[Prompt]
Repeat the data below with every "shrub" swapped for "bush", keeping everything else the same.

— begin Data rows —

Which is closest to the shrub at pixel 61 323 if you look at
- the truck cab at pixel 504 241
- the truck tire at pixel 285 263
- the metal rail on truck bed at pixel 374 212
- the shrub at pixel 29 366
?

— end Data rows —

[The output]
Which is closest to the bush at pixel 61 323 if you look at
- the truck cab at pixel 504 241
- the truck tire at pixel 285 263
- the metal rail on truck bed at pixel 374 212
- the bush at pixel 29 366
?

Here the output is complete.